> WORK ORDER
Beginning at the line that contains "AVANA Kochbesteck-Set Silikon" and finishing at the line that contains "Tesettür giyim YEŞİL", output the data below exactly. Include both end lines and no pictures.
*** INPUT DATA Section Begins ***
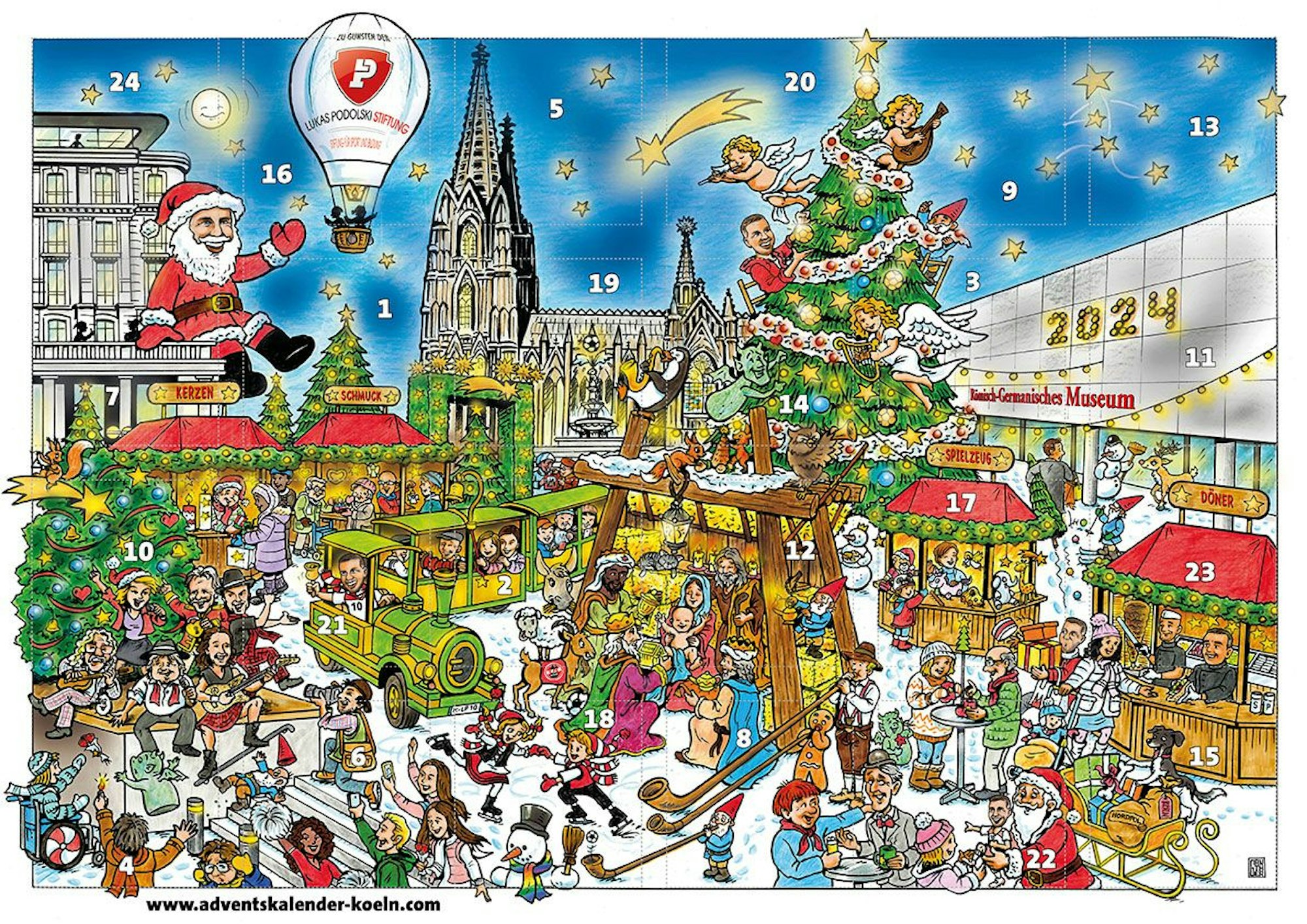 Adventskalender mit weihnachtlichem Wimmelbild
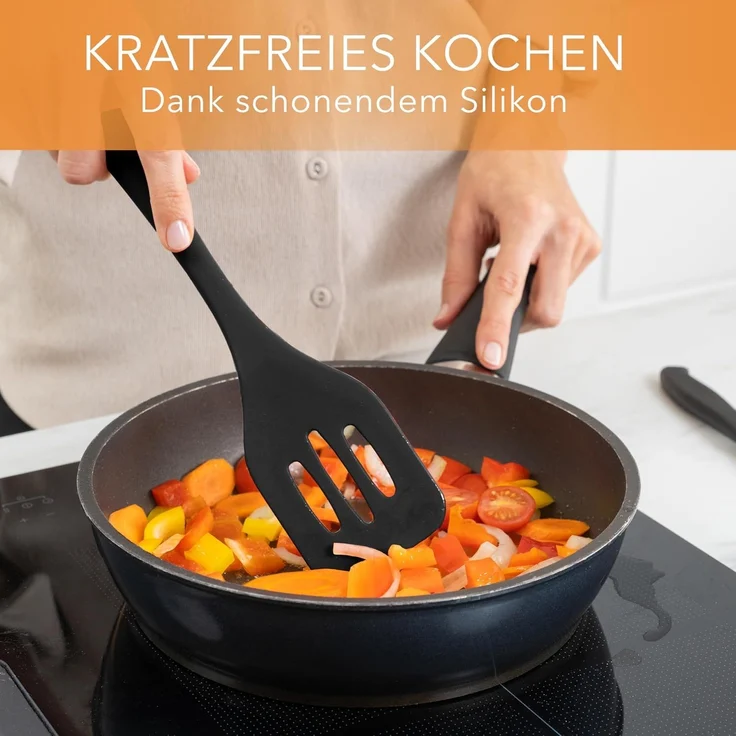 AVANA Kochbesteck-Set Silikon Küchenhelfer Hitzebeständig Kochgeschirr Küchenutensilien (5 Stück), Schneebesen, Spachtel, Backpinsel, Pfannenwender – Bild 6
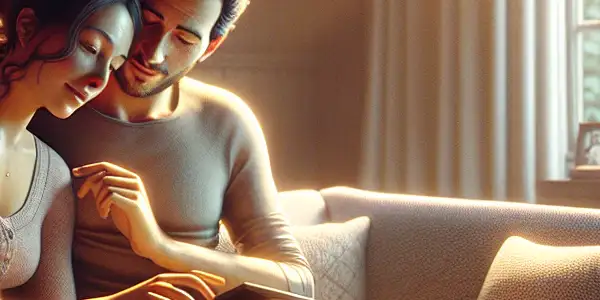 A warm living room scene with a kind woman sharing a heartfelt moment with her brother-in-law.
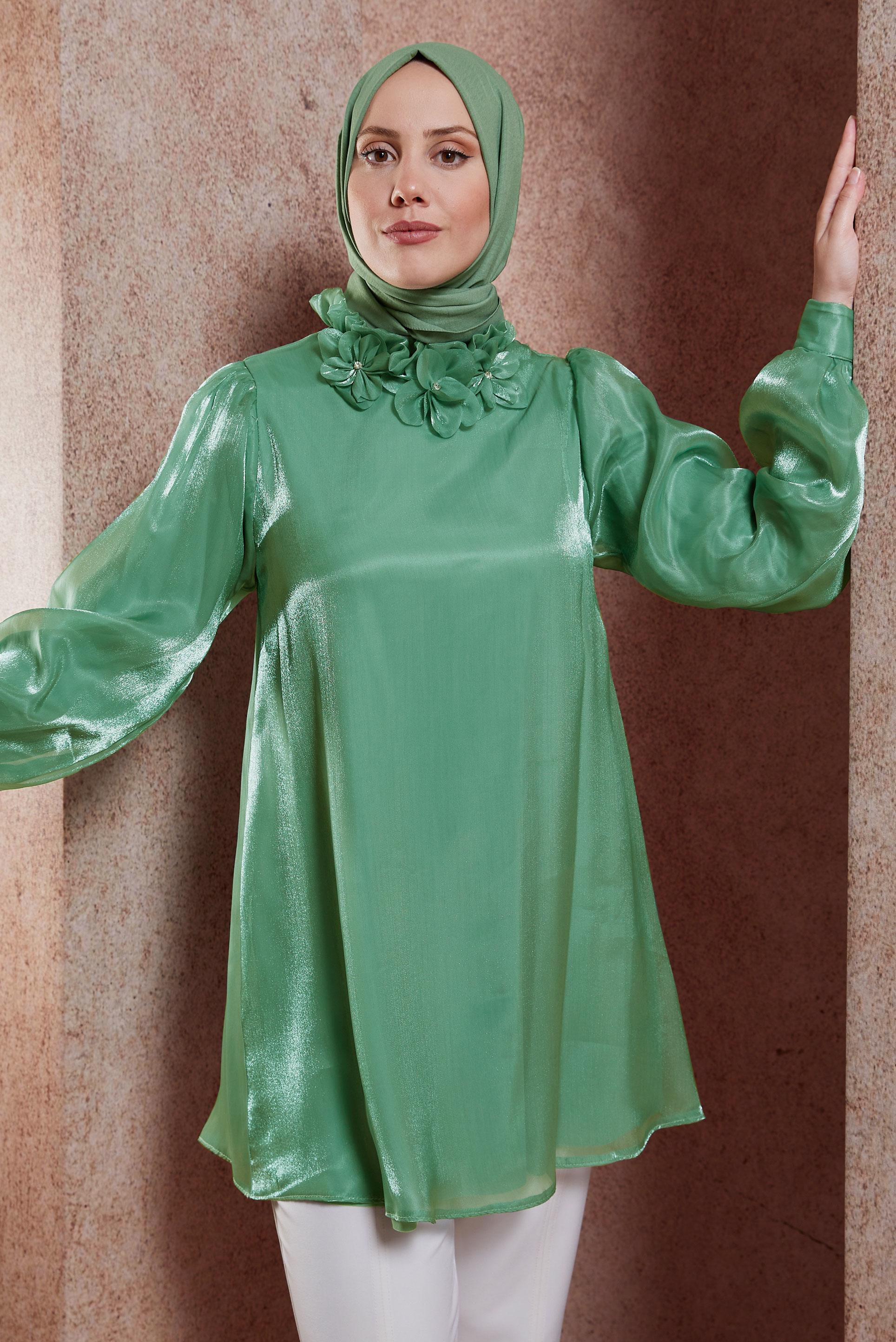 Tesettür giyim YEŞİL ÜÇ BOYUTLU ÇİÇEK DETAYLI TUNİK 44568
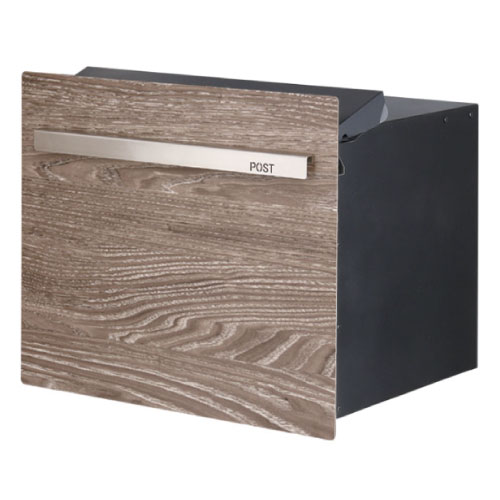 郵便ポスト・ノイエキューブ ウッド シャビ—テイスト（ロング/埋め込み仕様：ウッド/チェスナット）[P-..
*** INPUT DATA Section Ends ***
> RESPONSE AREA
 AVANA Kochbesteck-Set Silikon Küchenhelfer Hitzebeständig Kochgeschirr Küchenutensilien (5 Stück), Schneebesen, Spachtel, Backpinsel, Pfannenwender – Bild 6
 A warm living room scene with a kind woman sharing a heartfelt moment with her brother-in-law.
 Tesettür giyim YEŞİL ÜÇ BOYUTLU ÇİÇEK DETAYLI TUNİK 44568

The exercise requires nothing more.